HUMN 3B92: STUFF: Material Culture and the Meanings of Things
Michale Prokopow

This course examines the meaning of things, buildings and places and the relationships people establish with them. Interested as much in the methodological questions of how to assess critically the built environment – and here the built environment is defined so as to include architecture, furniture, human-made landscape and objects of all kinds – as in philosophical and aesthetic questions of meaning and significance, whether functional or emotional, that tend to accompany the interactions with "stuff", the course is structured around linked, but independent thematic units. As such, the primary purpose of this course is to provide a framework for the analysis of things and methodological tools for the use of material culture in the study of society, past or present. Here, the intention is to interrogate the central, complex and powerful roles that things of all sorts play in daily life.

VISC 3B91: Car Culture
Marie-Josee Therrien

This course examines the multifaceted impact of the car in the 20th century, from its invention to the most recent examples of cars (electric, hybrid, Tata’s people car, etc.). It will use the automobile as the entrée to an understanding of the culture of mobility. It will explore questions of the design and production of cars, taking into account gender and cultural differences; the effect cars have on the natural and built environment as well as the representation and the use of cars in the visual arts. The course will also examine car culture in relation to the far reaching challenge that sustainability represents for the 21st century.

VISC 3B92: An Introduction to Games Studies (new course added 2009-12-17)
Emma Westecott

Games are complex objects that can be framed from a number of perspectives. Broadly, games studies seek to map the game "object", the player (or "subject") and the critical dialogue and interaction that delimits game space. This course introduces students to game studies by using an analytical model (addressing textual, performative, socio-cultural, design and political contexts of game form) in order to closely study the mechanics, aesthetics and practices of games themselves, to better understand them as cultural artefacts.
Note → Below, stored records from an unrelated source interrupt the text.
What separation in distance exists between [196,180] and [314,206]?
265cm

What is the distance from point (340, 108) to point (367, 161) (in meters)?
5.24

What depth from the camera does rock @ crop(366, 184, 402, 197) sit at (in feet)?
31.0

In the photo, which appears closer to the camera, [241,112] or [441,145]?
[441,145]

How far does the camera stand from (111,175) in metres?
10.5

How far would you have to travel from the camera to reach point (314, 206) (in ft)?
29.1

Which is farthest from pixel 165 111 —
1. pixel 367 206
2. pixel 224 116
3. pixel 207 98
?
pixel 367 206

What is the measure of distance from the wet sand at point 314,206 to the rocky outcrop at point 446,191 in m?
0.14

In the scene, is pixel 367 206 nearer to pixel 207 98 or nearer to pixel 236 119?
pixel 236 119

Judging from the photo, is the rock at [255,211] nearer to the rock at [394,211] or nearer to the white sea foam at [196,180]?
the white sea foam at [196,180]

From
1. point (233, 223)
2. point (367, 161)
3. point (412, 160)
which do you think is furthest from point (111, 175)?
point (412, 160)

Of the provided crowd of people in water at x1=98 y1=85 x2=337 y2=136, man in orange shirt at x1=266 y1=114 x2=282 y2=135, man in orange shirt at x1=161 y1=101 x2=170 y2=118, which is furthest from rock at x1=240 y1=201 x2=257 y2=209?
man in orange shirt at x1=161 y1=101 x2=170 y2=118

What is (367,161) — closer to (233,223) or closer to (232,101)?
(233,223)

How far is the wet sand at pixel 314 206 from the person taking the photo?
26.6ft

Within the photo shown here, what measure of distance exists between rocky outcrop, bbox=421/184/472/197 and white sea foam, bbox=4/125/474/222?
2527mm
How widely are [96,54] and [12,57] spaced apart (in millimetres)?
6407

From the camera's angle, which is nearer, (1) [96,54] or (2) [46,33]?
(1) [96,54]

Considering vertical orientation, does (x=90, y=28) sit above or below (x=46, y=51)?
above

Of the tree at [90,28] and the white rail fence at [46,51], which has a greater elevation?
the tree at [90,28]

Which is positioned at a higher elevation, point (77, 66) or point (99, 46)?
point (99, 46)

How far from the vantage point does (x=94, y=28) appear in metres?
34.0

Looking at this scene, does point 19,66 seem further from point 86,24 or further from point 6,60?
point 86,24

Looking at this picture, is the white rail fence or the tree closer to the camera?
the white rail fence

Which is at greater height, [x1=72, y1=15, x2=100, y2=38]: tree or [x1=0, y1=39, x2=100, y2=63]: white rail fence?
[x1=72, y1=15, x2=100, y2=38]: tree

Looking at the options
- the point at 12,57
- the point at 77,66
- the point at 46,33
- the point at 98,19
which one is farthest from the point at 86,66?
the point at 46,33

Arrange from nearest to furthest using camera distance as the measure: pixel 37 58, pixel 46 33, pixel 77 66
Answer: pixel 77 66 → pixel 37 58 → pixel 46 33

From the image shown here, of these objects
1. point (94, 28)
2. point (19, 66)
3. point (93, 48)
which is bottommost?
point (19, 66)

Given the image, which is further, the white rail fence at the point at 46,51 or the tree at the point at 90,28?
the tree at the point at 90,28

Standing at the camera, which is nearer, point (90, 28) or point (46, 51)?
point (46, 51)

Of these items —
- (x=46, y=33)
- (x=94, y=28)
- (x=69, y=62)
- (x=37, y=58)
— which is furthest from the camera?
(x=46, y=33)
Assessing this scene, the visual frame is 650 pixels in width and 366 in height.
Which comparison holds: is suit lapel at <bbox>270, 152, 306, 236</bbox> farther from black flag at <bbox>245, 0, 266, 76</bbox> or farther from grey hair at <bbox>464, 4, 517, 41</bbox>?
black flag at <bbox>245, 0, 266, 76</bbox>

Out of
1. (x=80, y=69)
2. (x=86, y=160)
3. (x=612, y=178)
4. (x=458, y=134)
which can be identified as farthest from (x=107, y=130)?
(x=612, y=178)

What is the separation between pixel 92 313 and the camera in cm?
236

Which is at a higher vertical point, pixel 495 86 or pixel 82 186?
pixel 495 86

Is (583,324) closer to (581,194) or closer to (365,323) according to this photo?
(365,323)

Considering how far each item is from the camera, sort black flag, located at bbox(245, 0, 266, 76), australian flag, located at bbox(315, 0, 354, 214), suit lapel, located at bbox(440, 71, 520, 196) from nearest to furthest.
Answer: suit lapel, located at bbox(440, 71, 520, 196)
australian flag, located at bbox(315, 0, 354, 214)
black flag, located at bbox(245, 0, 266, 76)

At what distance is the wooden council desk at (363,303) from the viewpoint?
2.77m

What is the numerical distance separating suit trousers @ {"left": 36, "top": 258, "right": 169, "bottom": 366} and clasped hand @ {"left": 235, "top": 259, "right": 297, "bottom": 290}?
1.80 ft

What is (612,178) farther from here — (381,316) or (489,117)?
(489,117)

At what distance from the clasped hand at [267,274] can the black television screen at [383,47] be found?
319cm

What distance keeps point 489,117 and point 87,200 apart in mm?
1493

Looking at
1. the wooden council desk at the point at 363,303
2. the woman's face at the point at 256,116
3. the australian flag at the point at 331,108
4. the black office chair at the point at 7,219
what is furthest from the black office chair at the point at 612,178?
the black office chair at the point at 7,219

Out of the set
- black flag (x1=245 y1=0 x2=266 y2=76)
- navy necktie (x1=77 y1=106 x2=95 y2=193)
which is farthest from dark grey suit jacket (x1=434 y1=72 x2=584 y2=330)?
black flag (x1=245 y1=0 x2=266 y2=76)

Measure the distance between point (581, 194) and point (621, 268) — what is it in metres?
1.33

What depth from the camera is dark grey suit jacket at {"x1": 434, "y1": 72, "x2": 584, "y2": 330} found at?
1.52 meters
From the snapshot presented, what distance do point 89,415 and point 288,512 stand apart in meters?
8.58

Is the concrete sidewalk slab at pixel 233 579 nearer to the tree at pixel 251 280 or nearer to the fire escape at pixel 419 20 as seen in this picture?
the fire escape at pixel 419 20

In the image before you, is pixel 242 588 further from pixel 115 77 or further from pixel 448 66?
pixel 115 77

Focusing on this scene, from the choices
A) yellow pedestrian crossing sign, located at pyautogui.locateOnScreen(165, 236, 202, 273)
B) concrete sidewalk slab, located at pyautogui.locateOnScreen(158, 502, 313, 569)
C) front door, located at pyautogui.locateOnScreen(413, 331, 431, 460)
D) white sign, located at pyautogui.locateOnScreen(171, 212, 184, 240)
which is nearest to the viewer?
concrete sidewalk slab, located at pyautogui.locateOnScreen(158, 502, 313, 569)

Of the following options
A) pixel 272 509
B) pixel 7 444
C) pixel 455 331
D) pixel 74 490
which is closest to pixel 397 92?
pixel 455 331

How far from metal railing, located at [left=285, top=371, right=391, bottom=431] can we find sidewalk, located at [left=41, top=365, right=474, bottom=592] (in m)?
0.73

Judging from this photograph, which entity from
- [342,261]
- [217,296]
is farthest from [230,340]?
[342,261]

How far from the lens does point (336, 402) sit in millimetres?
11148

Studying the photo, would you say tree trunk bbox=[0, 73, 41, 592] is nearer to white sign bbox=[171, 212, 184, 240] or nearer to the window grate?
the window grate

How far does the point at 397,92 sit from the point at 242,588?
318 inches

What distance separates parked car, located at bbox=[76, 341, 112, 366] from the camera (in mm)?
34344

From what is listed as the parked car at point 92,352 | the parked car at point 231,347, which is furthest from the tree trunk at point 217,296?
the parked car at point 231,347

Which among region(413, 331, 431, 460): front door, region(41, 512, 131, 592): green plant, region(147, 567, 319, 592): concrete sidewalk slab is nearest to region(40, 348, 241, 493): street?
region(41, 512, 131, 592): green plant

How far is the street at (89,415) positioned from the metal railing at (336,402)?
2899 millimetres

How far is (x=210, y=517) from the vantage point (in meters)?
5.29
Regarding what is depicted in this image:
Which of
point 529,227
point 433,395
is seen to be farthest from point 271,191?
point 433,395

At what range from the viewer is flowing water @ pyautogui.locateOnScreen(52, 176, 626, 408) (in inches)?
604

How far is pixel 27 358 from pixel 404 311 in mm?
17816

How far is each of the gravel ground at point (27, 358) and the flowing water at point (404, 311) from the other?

The course addresses games as complex objects, and teaches practices of game analysis from a range of critical perspectives. Games studies has developed in the era of the 'digital' yet games and play have been integral to worldwide culture since records began. By building an inter-disciplinary and historically-aware approach to the study of game form this course introduces students to a broad set of tools and techniques in order to study the ongoing cultural impact of the videogame.

Finally, this course explores games as cultural artefacts, arising from diverse cultural histories, landscapes and geographies, with specific attention to how they are influenced and altered through youth and adult subcultures.

VISC 3B95: Social Entrepreneurship for Designers
Patty Johnson
This course will examine the contemporary context of design practice in terms of its relationship to social entrepreneurship, globalization and new models of collaboration. Contemporary design practice is rapidly changing in response to new technologies, global marketing, environmental concerns and the internationalization of products and modes of production. Areas of focus include globalization and product development, practice-based research, emerging design methodologies, sustainability, traditional practices, social equity and regional and international economic development.

VISC 3B96: Aboriginal Cultural Politics: Gender, Art and Activism
Julie Nagam
This course is an exploration of Aboriginal artists who are working with themes of gender, politics and contentious issues. The focus will be on artists who see their art making as both critically engaged and as part of their relationship to their communities. This will involve analyzing their work through personal testimonies, reviews and readings in the context of Aboriginal political and social issues. The course will work through theories of dialogical aesthetics, community-based and site-specific art practices and how this does or does not relate to Aboriginal epistemologies. Reflecting on differing stances on gender relations and feminism/theory, the course will examine how Aboriginal artists reject or participate in this dialogue. It will also reflect on the current role art has in our global society. In western or colonial countries such as Canada the function of art has often been confined to a gallery space with visual aesthetics being the primary rational for art production, we will begin to complicate and problematize this stance.

The course will reflect on local and established Aboriginal artists such as Rebecca Belmore, Faye Heavysheild and Jeff Thomas and will draw comparisons with Indigenous artists from the United States and various Latin American countries. The course will consist of readings, in class discussions, visual presentations, films, field trips and any other related possibilities.